A bit faster than the fastest pure Python implementation, but now what we were looking for. We need to make the Python code more C like to do better, so that we can remove the "Python interaction" as much as possible.

We try again:

In [35]:
%%cython -a 
import numpy as np
def myfun2():
    cdef int N=10000
    cdef long[:] out = np.zeros(N,dtype="long")
    cdef int x
    for x in range(N):
        out[x]=(x*(x*(x - 4) - 3) +1)
    return(out)   



In [36]:
%timeit myfun2()

12.1 µs ± 194 ns per loop (mean ± std. dev. of 7 runs, 100000 loops each)

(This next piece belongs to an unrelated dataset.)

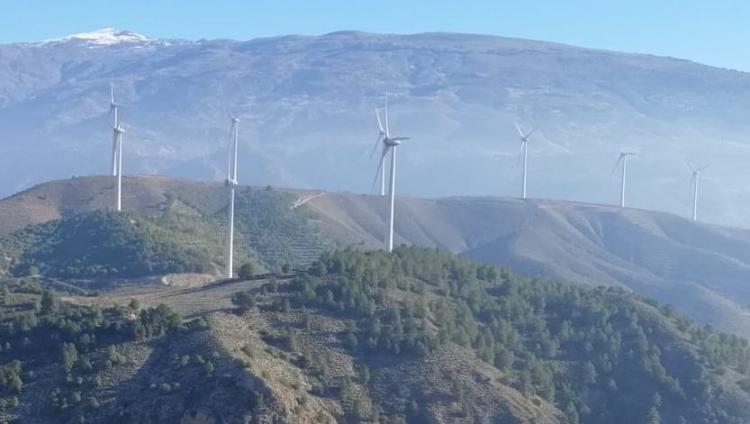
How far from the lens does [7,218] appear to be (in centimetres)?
14875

So that is an additional 100x speedup. It is impressive, but we *still* were better off just using Numpy. There may be cases however where the code you need cannot be efficiently cast into a Numpy style, and in those cases these tricks can help you get much faster Python. The *cost* to you is that the code is no longer simple Python! Note that if you make any error, the error messages that you get are now completely obscure.

## Numba

OK, to be honest, Cython is too difficult. That breaks the Python promise. [Numba](http://numba.pydata.org) promises to make all this easier. Lets simply follow the documented steps to add a "Numba decorator", and leave the code alone.


In [44]:
import numba
import numpy as np

@numba.jit(nopython=True)
def myfun3():
    N=10000
    out=np.zeros(N)
    for i in range(N):
        x = i
        out[i]=(x*(x*(x - 4) - 3) +1)
    return(out)   

list = myfun3() # This step compiles the code.

array([ 1.0000000e+00, -5.0000000e+00, -1.3000000e+01, ...,
        9.9870048e+11,  9.9900025e+11,  9.9930008e+11])

In [45]:
%timeit myfun3()

13.7 µs ± 303 ns per loop (mean ± std. dev. of 7 runs, 100000 loops each)

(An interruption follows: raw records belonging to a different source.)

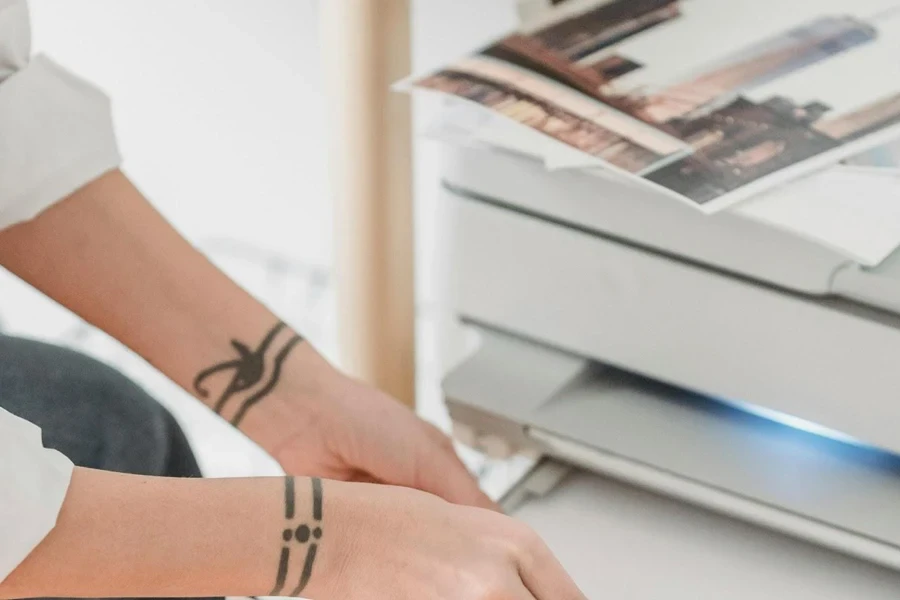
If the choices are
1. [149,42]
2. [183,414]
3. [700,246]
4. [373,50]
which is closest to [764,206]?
[700,246]

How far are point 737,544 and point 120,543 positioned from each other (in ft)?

That is very promising. The result is almost as fast as Cython, and far easier to accomplish. There are a lot of details and additional tricks to make Numba go even faster. To learn about those, read the documentation!



# Exercises:

## Need for speed

Here is an example of a small function that returns all the prime numbers up to a given integer. It uses a fairly fast algorithm called the "Sieve of Aristophanes":

In [None]:
import numpy as np
def primeSieve_slow(sieveSize):
    ''' Returns a list of prime numbers calculated using
    the Sieve of Eratosthenes algorithm.'''
    sieve = [True] * sieveSize  # First we set all the numbers to True, then mark off the ones that are not prime.
    sieve[0] = False # zero and one are not prime numbers
    sieve[1] = False
    # create the sieve
    for i in range(2, sieveSize):
        if sieve[i] == True:                          # Only need to check numbers that still may be primes.
            pointer = i * 2                           # This would be prime times 2, so not prime.
            while pointer < sieveSize:
                sieve[pointer] = False                # We thus mark it False
                pointer += i                          # And move to then next multiple of prime.
                                                      # Until the while condition is false.
    # compile the list of primes
    primes = []
    for i in range(sieveSize):
        if sieve[i] == True:
            primes.append(i)
    return primes

In [None]:
%%time
ps = primeSieve_slow(10000000)   # Get all primes less than 10 Million

Now improve the speed of this code. For each suggestion, time the new version and see how much gain it gives.
1. Can you reduce the length of the main for loop? (Hint: does it need to go to sieveSize?)
1. Can you replace the last 5 lines with a single line using list comprehension?
2. You already know that 0,1 are not prime, and that [2,3] are prime, and then every even number is not prime. Can you rewrite the code so it never bothers with the even numbers, other than "2"?
3. The `while pointer < sieveSize:` is still a troublesome loop. Can it be eliminated using array slicing? (Hint: this is a more difficult optimization!)

## No more loops

1. Write a list comprehension statement that replaces the following code:
```
out=[]
for i in range(1000):
    x = i**3 - 98*i**2 + 450*i - 6956
    if x > -10 and x < 10:
        out.append(i)
print(out)
```
You may use 2 lines, one to define a lambda function.